So, When We Elected a Man Without the Temperament, Character, Knowledge or Experience to Be Presiden
If there was anyone still wondering what the Trump White House looks like, they got their answer this week in Bob Woodward's book and Wednesday's anonymous op-ed in the New York Times. For those who were paying attention, those sources simply reinforced what White House leakers had been saying since the beginning of the President's term. Our President is volatile, crass and vindictive, and knows little about foreign relations, trade policy, health care, or just about anything that you might expect your chief executive to have mastered.

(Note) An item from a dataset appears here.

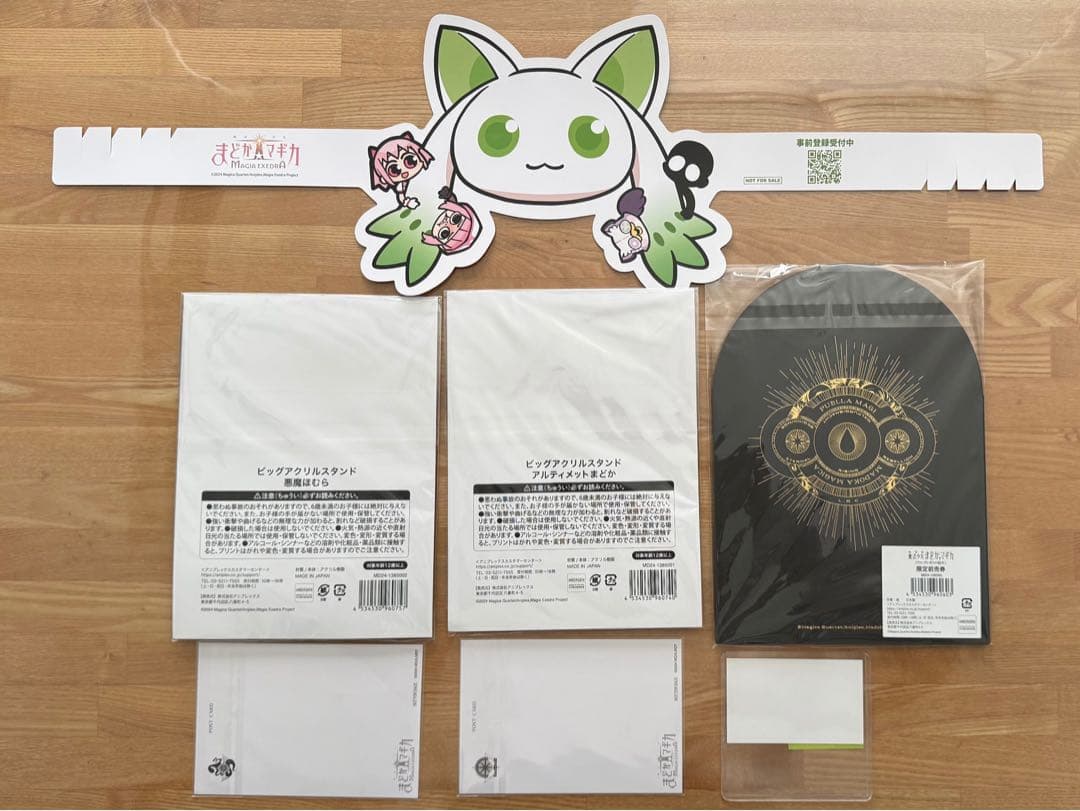 アニメジャパン2025 魔法少女まどかマギカ アクリルスタンド2点＆限定前売券等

Former Bush official, Michael Gerson captures it well in an Op-ed for the Washington Post:
Gerson, Washington Post: "Here is the increasingly evident reality of the Trump era: We are a superpower run by a simpleton. From a foreign policy perspective, this is far worse than being run by a skilled liar. It is an invitation to manipulation and contempt."...

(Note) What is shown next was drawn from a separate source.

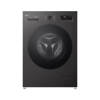LG 8Kg Front Load Washer Essence Graphite AI DD Black F4Y2TYGYZ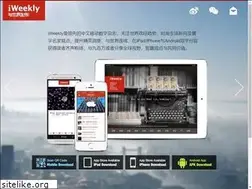 Sites similar to iweek.ly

“What we are finding from books, from insider leaks and from investigative journalism is that the rational actors who are closest to the president are frightened by his chaotic leadership style. They describe a total lack of intellectual curiosity, mental discipline and impulse control.”...
"The testimony of the tell-alls is remarkably consistent. Some around Trump are completely corrupted by the access to power. But others — who might have served in any Republican administration — spend much of their time preventing the president from doing stupid and dangerous things. Woodward’s book recounts one story in which then-economic adviser Gary Cohn heads off U.S. withdrawal from the North American Free Trade Agreement by removing documents from Trump’s Oval Office desk. Think on that a moment. A massive change in economic policy was avoided — not by some brilliant stratagem — but by swiping a piece of paper and trusting in Trump’s minuscule attention span."

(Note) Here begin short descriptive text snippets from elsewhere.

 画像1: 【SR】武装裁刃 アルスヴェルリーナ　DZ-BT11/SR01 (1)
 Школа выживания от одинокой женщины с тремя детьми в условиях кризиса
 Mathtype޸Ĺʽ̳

No one should be shocked by any of this. At the Republican debates, those with Hillary and at his rallies, Trump often sounded like a not too precocious 8th-grader when discussing policy. Actually, he had no policies, just general outlines of what a policy might look like some day. They often came spilling out of his mouth as half-baked fantasies, untethered to reality. But, somehow he captured American hearts with his juvenile name calling and ridiculous generalities about "fabulous" health care, "huge" infrastructure projects, and "beautiful" walls.
So, this is where we are 20 months later, hoping our President's advisers can save him [and us] from his worst impulses. And yes, its sad, humorous and alarming all at the same time. It's America in the age of Trump.